On a drug farm miles from anywhere in the central Andean mountains of Colombia, workers are digging up marijuana bushes and replacing them with avocados.
They’ll get no subsidies from a government crop substitution program since the state barely exists in these remote mountains in Cauca province, 30 miles south of Cali. They’re responding instead to a 70 percent crash in prices over the last year after farmers here planted so much marijuana that they saturated the market.
“It’s barely profitable anymore because everyone’s growing it,” said a farmer, who asked not to be named. “I’m getting out of it.”

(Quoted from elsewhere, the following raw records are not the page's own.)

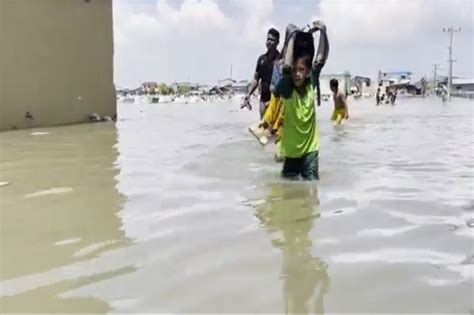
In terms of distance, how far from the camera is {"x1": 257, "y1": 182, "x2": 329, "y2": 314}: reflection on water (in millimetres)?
3273

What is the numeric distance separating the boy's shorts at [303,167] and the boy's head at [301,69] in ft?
2.47

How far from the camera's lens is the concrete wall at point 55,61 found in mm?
16750

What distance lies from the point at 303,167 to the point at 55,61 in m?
13.7

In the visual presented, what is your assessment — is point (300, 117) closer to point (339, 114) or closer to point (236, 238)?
point (236, 238)

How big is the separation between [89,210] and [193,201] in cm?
94

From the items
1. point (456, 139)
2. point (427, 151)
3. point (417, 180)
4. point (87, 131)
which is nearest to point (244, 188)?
point (417, 180)

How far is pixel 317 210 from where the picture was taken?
5379 millimetres

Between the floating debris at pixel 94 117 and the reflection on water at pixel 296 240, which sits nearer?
the reflection on water at pixel 296 240

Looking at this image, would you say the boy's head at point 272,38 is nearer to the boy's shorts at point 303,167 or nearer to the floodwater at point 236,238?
the floodwater at point 236,238

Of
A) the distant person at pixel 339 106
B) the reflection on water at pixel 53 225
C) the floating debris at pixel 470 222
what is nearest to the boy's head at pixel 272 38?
the reflection on water at pixel 53 225

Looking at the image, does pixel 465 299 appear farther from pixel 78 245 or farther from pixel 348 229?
pixel 78 245

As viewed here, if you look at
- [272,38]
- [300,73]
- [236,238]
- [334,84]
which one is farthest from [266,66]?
[334,84]

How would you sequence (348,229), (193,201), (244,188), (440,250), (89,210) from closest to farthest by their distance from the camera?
(440,250), (348,229), (89,210), (193,201), (244,188)

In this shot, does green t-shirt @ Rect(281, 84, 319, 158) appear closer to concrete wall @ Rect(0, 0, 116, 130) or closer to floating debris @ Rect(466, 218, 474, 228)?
floating debris @ Rect(466, 218, 474, 228)
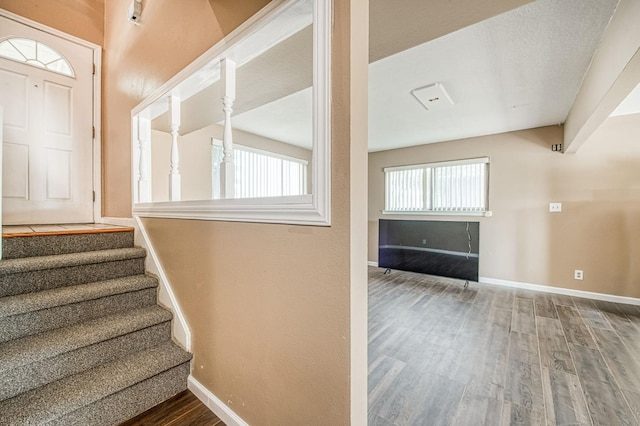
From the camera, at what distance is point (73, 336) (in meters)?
1.46

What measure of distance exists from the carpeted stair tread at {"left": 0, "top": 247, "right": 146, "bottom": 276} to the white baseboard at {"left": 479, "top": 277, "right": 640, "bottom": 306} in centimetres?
491

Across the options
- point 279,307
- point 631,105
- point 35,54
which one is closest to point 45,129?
point 35,54

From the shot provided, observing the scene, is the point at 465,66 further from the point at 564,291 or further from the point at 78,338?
the point at 564,291

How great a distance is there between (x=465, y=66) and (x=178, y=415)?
3.22 m

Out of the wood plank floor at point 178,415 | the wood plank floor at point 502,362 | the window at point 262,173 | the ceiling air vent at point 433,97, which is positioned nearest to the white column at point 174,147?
the wood plank floor at point 178,415

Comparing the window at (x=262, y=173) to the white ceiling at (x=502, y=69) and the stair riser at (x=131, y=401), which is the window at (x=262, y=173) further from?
the stair riser at (x=131, y=401)

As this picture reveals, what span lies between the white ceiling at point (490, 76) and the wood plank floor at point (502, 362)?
240 cm

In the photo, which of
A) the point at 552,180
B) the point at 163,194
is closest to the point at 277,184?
the point at 163,194

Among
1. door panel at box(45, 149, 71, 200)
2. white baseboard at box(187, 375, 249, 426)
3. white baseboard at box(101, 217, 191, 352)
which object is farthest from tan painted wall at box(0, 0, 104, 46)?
white baseboard at box(187, 375, 249, 426)

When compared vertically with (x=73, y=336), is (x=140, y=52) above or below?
above

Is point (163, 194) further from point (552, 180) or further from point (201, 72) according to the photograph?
point (552, 180)

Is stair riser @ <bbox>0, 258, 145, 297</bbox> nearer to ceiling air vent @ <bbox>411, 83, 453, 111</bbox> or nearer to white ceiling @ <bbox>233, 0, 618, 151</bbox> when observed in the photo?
white ceiling @ <bbox>233, 0, 618, 151</bbox>

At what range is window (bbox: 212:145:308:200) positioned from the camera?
4.21m

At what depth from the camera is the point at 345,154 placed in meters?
0.92
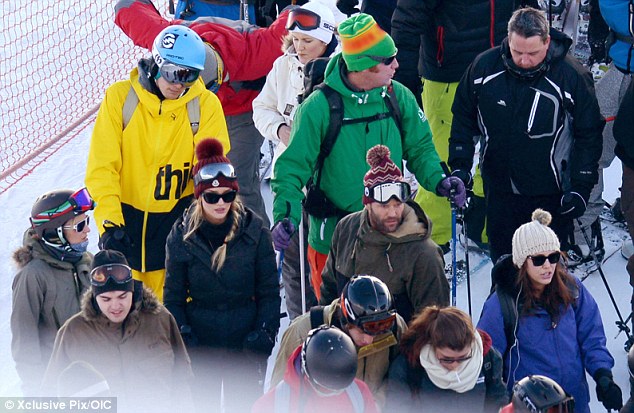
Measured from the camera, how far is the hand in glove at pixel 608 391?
538cm

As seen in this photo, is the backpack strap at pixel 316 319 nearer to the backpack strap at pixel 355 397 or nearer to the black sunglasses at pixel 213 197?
the backpack strap at pixel 355 397

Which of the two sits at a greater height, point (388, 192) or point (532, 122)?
point (388, 192)

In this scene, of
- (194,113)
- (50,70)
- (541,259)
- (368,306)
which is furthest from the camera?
(50,70)

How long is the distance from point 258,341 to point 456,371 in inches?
52.2

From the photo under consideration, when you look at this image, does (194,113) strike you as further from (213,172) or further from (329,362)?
(329,362)

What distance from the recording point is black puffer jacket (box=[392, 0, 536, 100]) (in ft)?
24.5

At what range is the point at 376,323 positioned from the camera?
4742 millimetres

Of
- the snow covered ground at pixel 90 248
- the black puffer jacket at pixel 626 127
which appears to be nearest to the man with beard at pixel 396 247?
the snow covered ground at pixel 90 248

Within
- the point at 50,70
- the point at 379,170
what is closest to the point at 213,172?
the point at 379,170

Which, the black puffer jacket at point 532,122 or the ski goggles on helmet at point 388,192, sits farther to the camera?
the black puffer jacket at point 532,122

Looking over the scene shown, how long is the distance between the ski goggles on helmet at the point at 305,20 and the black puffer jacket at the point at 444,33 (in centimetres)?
71

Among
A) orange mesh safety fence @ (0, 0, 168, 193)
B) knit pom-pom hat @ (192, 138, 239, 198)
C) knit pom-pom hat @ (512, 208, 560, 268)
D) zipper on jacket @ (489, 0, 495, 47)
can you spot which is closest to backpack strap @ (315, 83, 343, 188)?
knit pom-pom hat @ (192, 138, 239, 198)

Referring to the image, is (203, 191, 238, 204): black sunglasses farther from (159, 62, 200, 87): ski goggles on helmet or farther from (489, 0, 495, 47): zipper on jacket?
(489, 0, 495, 47): zipper on jacket

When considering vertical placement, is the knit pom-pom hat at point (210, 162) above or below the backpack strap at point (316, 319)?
above
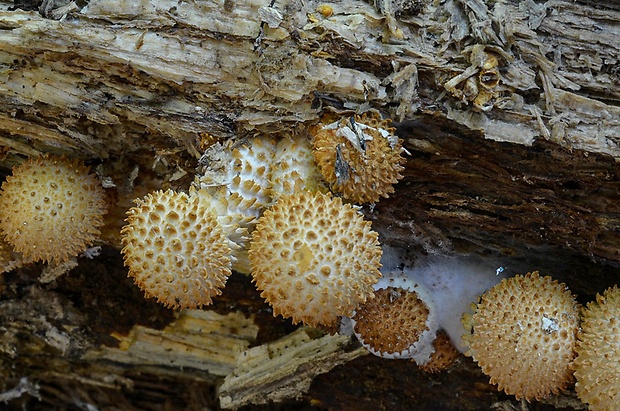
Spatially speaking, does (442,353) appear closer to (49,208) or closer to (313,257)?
(313,257)

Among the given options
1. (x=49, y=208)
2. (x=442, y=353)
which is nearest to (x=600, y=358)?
(x=442, y=353)

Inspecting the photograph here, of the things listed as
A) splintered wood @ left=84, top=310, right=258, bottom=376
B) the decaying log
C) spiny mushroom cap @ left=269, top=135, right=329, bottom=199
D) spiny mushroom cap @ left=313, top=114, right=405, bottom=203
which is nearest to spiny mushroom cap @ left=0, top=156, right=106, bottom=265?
the decaying log

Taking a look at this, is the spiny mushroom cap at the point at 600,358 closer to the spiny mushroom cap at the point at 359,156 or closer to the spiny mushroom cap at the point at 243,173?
the spiny mushroom cap at the point at 359,156

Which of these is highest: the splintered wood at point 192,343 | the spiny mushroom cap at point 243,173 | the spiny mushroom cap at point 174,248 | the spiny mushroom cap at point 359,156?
the spiny mushroom cap at point 359,156

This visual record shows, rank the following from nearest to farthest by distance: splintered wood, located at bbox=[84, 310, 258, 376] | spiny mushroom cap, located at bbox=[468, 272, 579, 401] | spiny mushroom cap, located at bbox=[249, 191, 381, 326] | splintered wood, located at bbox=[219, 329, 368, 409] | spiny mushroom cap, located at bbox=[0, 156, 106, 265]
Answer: spiny mushroom cap, located at bbox=[249, 191, 381, 326] → spiny mushroom cap, located at bbox=[468, 272, 579, 401] → spiny mushroom cap, located at bbox=[0, 156, 106, 265] → splintered wood, located at bbox=[219, 329, 368, 409] → splintered wood, located at bbox=[84, 310, 258, 376]

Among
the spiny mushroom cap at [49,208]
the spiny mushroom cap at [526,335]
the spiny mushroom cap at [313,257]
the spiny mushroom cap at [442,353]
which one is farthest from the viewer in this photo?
the spiny mushroom cap at [442,353]

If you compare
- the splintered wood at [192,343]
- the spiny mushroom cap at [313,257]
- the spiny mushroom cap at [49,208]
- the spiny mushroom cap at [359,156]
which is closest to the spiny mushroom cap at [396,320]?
the spiny mushroom cap at [313,257]

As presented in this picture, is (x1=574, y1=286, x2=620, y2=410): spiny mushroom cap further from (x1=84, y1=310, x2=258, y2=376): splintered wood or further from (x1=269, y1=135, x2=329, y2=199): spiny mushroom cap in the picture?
(x1=84, y1=310, x2=258, y2=376): splintered wood
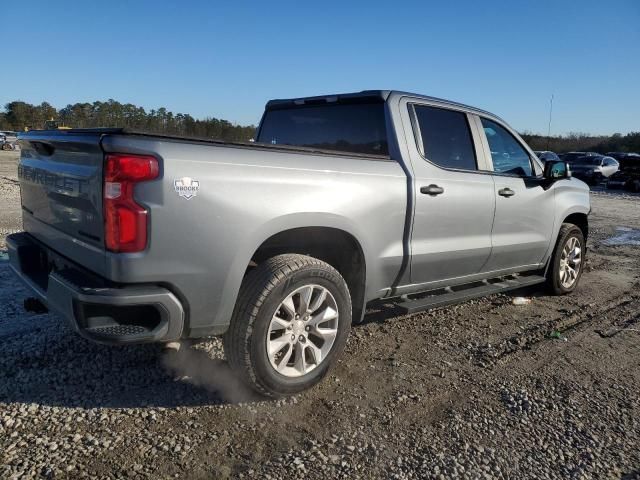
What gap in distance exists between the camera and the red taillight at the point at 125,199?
252 cm

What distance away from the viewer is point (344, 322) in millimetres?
3377

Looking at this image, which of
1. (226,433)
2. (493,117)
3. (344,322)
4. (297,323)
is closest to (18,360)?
(226,433)

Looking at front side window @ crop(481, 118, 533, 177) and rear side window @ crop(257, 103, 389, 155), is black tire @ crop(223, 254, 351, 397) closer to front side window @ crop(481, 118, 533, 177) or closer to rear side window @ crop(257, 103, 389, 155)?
rear side window @ crop(257, 103, 389, 155)

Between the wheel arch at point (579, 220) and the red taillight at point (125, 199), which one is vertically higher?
the red taillight at point (125, 199)

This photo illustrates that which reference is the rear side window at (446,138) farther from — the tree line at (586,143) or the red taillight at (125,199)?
the tree line at (586,143)

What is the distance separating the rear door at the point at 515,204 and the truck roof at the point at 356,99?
1.10 feet

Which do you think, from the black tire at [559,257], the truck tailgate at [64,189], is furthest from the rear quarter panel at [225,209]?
the black tire at [559,257]

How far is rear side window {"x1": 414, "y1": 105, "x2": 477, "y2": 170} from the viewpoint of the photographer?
4.05m

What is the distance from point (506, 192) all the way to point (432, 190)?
1.09 m

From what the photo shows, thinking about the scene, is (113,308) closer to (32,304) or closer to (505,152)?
(32,304)

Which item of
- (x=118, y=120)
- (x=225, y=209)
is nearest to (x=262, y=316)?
(x=225, y=209)

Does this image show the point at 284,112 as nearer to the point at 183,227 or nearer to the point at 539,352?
the point at 183,227

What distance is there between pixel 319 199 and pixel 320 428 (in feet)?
4.30

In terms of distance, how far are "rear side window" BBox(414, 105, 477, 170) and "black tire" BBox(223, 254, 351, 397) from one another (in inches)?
58.9
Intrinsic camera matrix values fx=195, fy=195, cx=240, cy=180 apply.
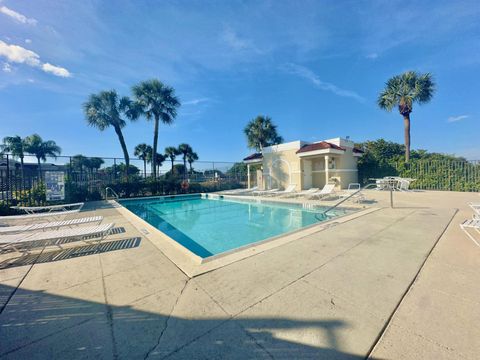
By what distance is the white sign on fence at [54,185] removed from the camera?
35.7ft

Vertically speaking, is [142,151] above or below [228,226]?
above

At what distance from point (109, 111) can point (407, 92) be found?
86.8 feet

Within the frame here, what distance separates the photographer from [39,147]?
31016 mm

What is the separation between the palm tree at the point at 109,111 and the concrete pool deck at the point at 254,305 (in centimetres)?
1507

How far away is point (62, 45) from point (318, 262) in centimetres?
1184

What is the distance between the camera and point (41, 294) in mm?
2504

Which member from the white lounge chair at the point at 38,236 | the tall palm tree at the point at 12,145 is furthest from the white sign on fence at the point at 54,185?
the tall palm tree at the point at 12,145

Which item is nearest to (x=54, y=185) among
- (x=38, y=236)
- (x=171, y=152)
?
(x=38, y=236)

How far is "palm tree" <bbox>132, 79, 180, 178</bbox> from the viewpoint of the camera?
18.2m

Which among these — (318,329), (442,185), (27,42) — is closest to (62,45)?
(27,42)

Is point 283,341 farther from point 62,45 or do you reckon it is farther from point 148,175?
point 148,175

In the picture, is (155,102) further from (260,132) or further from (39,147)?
(39,147)

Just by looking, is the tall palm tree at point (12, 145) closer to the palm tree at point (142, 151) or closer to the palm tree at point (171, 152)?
the palm tree at point (142, 151)

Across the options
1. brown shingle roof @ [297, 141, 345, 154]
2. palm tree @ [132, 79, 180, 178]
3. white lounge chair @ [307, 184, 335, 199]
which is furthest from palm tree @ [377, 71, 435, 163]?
palm tree @ [132, 79, 180, 178]
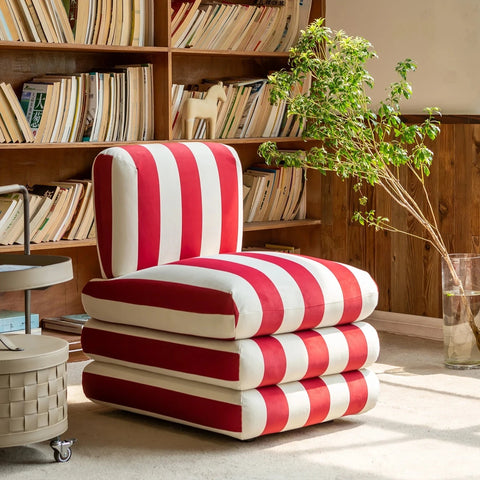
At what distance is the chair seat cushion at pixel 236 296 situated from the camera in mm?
2611

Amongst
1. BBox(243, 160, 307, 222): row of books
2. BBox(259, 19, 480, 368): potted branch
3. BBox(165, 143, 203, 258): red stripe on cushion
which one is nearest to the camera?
BBox(165, 143, 203, 258): red stripe on cushion

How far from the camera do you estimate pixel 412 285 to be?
4.29m

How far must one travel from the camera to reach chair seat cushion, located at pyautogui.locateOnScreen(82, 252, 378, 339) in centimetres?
261

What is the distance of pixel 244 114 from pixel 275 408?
2.03 m

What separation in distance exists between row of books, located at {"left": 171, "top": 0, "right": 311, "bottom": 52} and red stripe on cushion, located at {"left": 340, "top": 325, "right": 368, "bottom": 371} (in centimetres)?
174

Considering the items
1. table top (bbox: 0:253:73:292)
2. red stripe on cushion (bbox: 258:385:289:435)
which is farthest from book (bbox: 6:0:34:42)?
red stripe on cushion (bbox: 258:385:289:435)

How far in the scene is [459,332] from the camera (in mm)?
3656

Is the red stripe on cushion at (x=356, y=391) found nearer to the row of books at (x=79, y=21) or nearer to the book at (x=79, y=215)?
the book at (x=79, y=215)

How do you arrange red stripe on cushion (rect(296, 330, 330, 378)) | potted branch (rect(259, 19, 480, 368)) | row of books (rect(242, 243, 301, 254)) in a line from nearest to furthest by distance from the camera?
1. red stripe on cushion (rect(296, 330, 330, 378))
2. potted branch (rect(259, 19, 480, 368))
3. row of books (rect(242, 243, 301, 254))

The price of a pound of the potent “creepy” strain of marijuana grown in Cauca has plunged to $15 from $50 per pound a year ago, according to local growers. That’s aggravating poverty in a region where some laborers earn as little as $3 per day, according to Vladimir Bueno, a community leader.
Wholesale marijuana prices in the U.S. vary from $300 to more than $4,000 per pound, depending on the quality and region, Special Agent Eduardo Chavez of the Drug Enforcement Administration said in a phone interview. Most Colombian marijuana is consumed domestically.
In the mountains near the town of Caloto, low-tech farming methods and the high cost of transport along winding dirt tracks have made legal crops barely profitable. That has led many farmers to take advantage of the virtual absence of the state to grow marijuana, and coca, the raw material for making cocaine.
The government’s presence is so weak that buyers weigh sacks of drugs openly by the side of the highway, and load them onto trucks, safe in the knowledge that government forces seldom travel along these roads for fear of coming under fire from the Marxist rebels who control the area.
The guerrillas of the Revolutionary Armed Forces of Colombia, or FARC, have held talks with the government since 2012, seeking a peace deal to end the conflict. The FARC last week announced a one-month unilateral cease-fire, starting July 20.
(An earlier version of this story corrected the name of the Drug Enforcement Administration in the fifth paragraph.)